Entscheidung zwischen Komiker und „Schokozar“

Die Entscheidung zwischen dem Komiker und dem „Schokozaren“, wie Poroschenko wegen seines Süßwaren-Imperiums genannt wird, dürfte spannend werden. Beide Seiten werben um die Wähler der unterlegenen Lager.

Poroschenkos Gegnerin, die Ex-Regierungschefin Julija Tymoschenko, landete laut Prognosen mit 14,2 Prozent der Stimmen auf dem dritten Platz.

Umfragen hatten Selensky im ersten und im zweiten Wahlgang als Sieger gesehen. Er spielt in der populären Fernsehserie „Sluha narodu“ – Diener des Volkes – seit Jahren einen bodenständigen und ehrlichen Präsidenten. Dabei prangert er etwa die Korruption an. In der Ex-Sowjetrepublik ist der Frust bei vielen Menschen über fehlende Fortschritte groß.

Im Video: Präsidentschaftswahl als „Test für die Demokratie“

Die rund 30 Millionen Wahlberechtigten in der Ukraine konnten unter insgesamt 39 Kandidaten wählen. So viele Bewerber gab es noch nie bei einer Abstimmung über den mächtigsten Posten in dem Krisenland. Der Wahlsonntag verlief weitgehend ruhig. Vereinzelt gab es Vorwürfe der Manipulation. Die Wahlbeteiligung lag um 15 Uhr Ortszeit (14 Uhr MESZ) bei rund 45 Prozent, wie die Kommission mitteilte.

Die von Russland unterstützten abtrünnigen Regionen Donezk und Luhansk im Kriegsgebiet Donbass nahmen nicht an der Abstimmung teil. Die Sicherheitsvorkehrungen waren landesweit hoch. Zehntausende Einsatzkräfte waren abgestellt, um Zwischenfälle zu verhindern.

Der Urnengang galt als großer Stimmungstest nach den proeuropäischen Protesten auf dem Maidan, dem Unabhängigkeitsplatz in Kiew, vor fünf Jahren. Der Aufstand, bei dem mehr als 100 Menschen starben, führte 2014 zum Machtwechsel. Damals hatte der superreiche Unternehmer Poroschenko nach dem Sturz von Präsident Viktor Janukowitsch im ersten Wahlgang mit rund 55 Prozent der Stimmen gewonnen.

Selensky zeigte sich bestens gelaunt. „Wir sind ein demokratisches Land. Je mehr Kandidaten, umso besser. Das bedeutet mehr Demokratie“, sagte er bei der Stimmabgabe. „Heute beginnt ein neues Leben – ohne Korruption, ohne Schmiergeld.“ Kritiker werfen dem Komiker politische Unerfahrenheit, Planlosigkeit und Populismus vor.

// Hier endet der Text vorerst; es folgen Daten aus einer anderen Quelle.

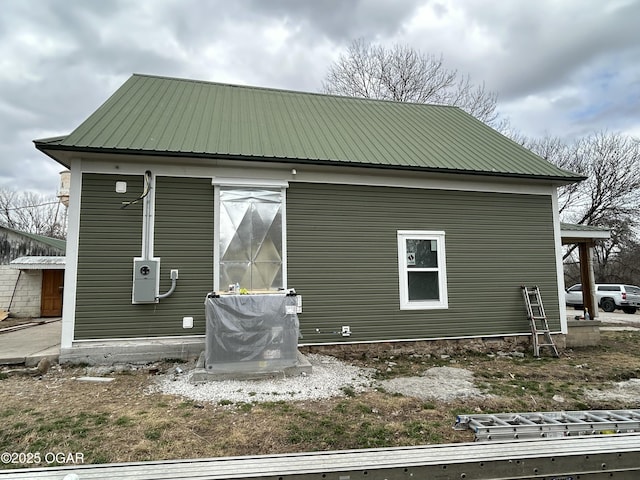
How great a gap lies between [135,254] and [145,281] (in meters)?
0.51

Von einer Schicksalswahl sprach Poroschenko: „Diese Wahl ist eine absolute Grundvoraussetzung für unsere Bewegung vorwärts, zu unserer Mitgliedschaft in EU und Nato.“ Nach dem Bekanntwerden der Ergebnisse zeigte er sich trotz des herben Stimmverlusts siegessicher für den zweiten Durchgang. „Sie werden weiter mit Poroschenko arbeiten müssen“, sagte er. Zugleich nannte er die Einbußen bei den Stimmen eine „harte Lehre“. Er habe „klar das Signal der Gesellschaft vernommen.“

Poroschenko und Selensky hatten vorab auch erklärt, sie wollten die territoriale Unversehrtheit der Ukraine wiederherstellen. Neben den selbst ernannten Volksrepubliken Donezk und Luhansk wollen sie auch die von Russland einverleibte Schwarzmeer-Halbinsel Krim wieder unter ukrainische Hoheit stellen.